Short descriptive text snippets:
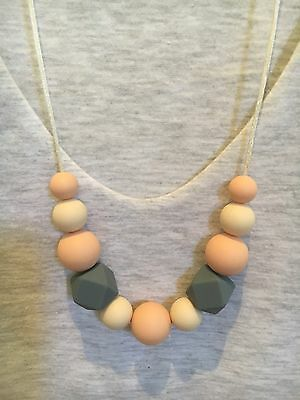 Silicone Sensory (was teething) Necklace for Mum Jewellery Beads Aus Gift Cream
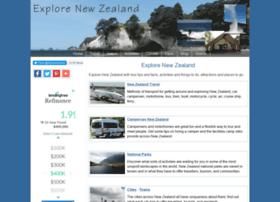 explore-new-zealand.com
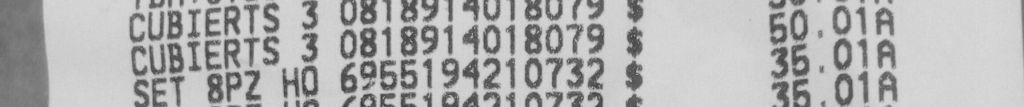 42557.jpg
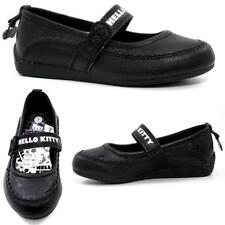 Hello Kitty Party Slip - on Synthetic Shoes for Girls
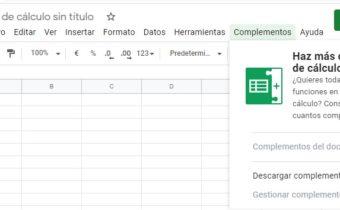 Google Sheets tutorial en español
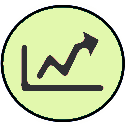 graph increase icon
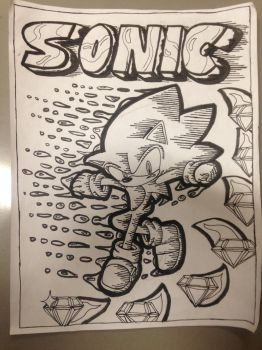 Sonic Fan Comic Book Cover by Billyman345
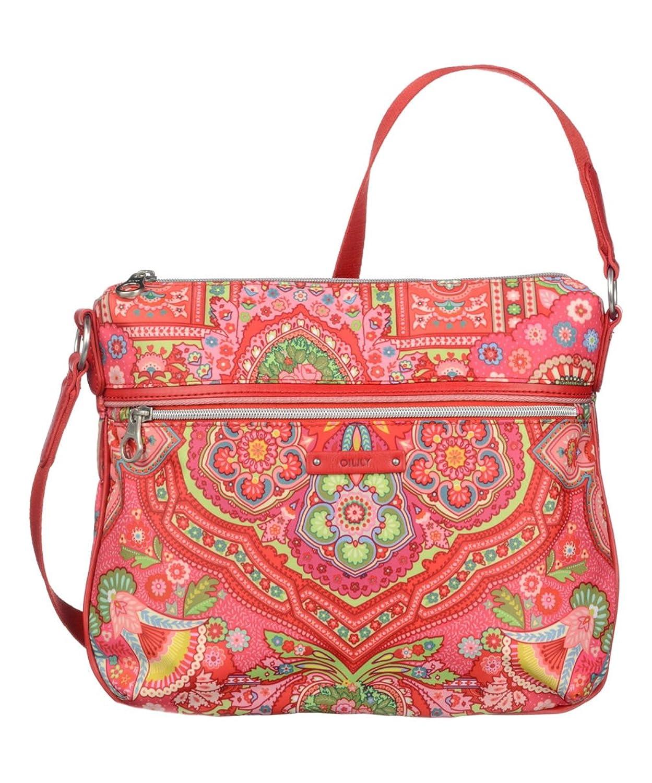 Oilily Raspberry Medium Flat Shoulder Bag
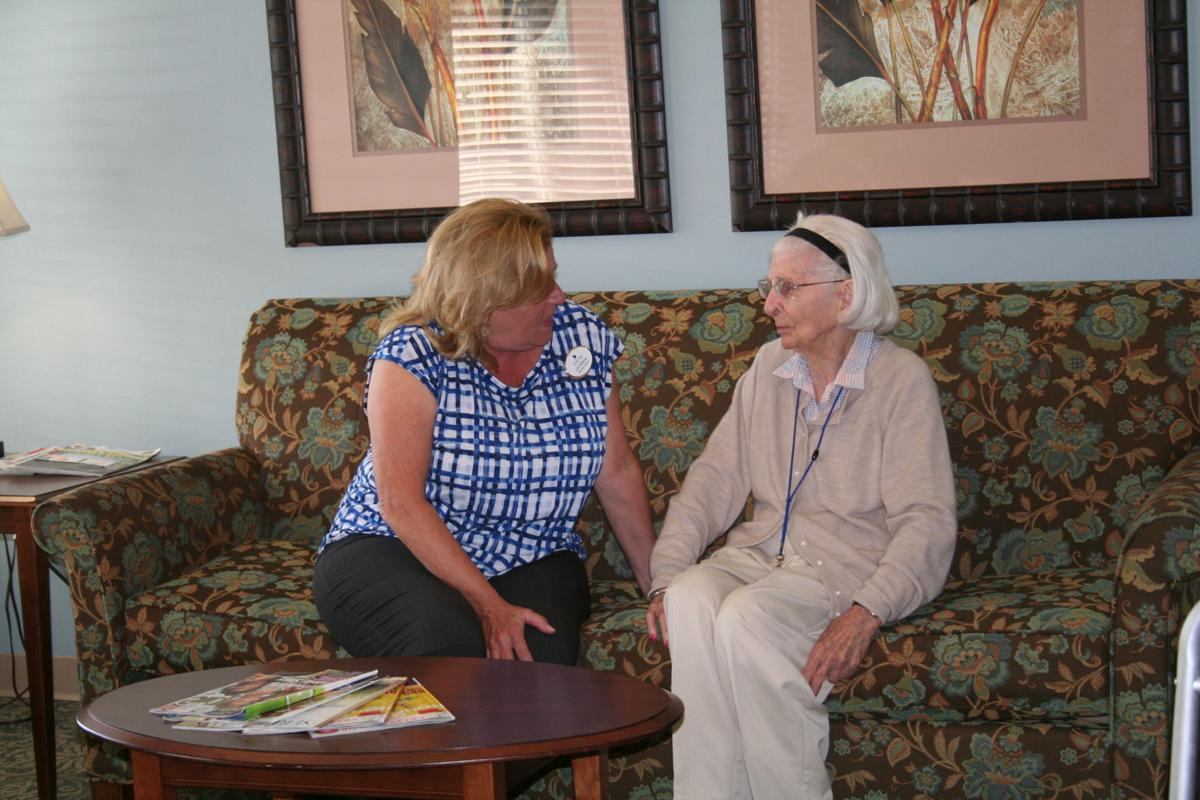 Robin Way helps seniors remain independent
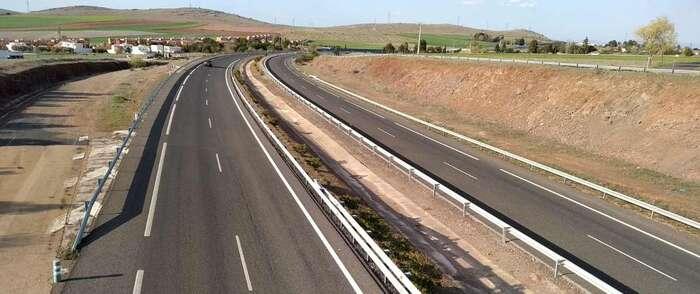 Se prevé cerca de 3 millones de desplazamientos en las carreteras de Castilla-La Mancha durante la Semana Santa
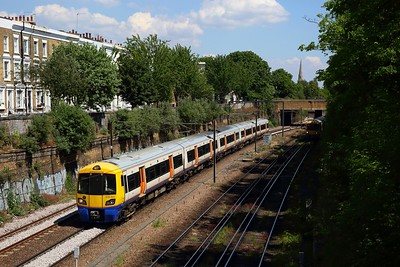 London Overground 378201 working the 2N78 1359 Stratford to Richmond on NLL at Mildmay, Canonbury on 21 May 2020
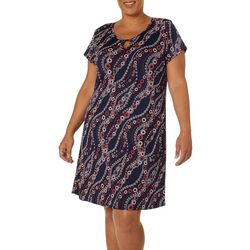 Espresso Plus Circle Waves Puff Print Keyhole Dress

■ Action item
Leave out the images and transcribe all the records exactly.

■ Finished exercise
 Silicone Sensory (was teething) Necklace for Mum Jewellery Beads Aus Gift Cream
 explore-new-zealand.com
 42557.jpg
 Hello Kitty Party Slip - on Synthetic Shoes for Girls
 Google Sheets tutorial en español
 graph increase icon
 Sonic Fan Comic Book Cover by Billyman345
 Oilily Raspberry Medium Flat Shoulder Bag
 Robin Way helps seniors remain independent
 Se prevé cerca de 3 millones de desplazamientos en las carreteras de Castilla-La Mancha durante la Semana Santa
 London Overground 378201 working the 2N78 1359 Stratford to Richmond on NLL at Mildmay, Canonbury on 21 May 2020
 Espresso Plus Circle Waves Puff Print Keyhole Dress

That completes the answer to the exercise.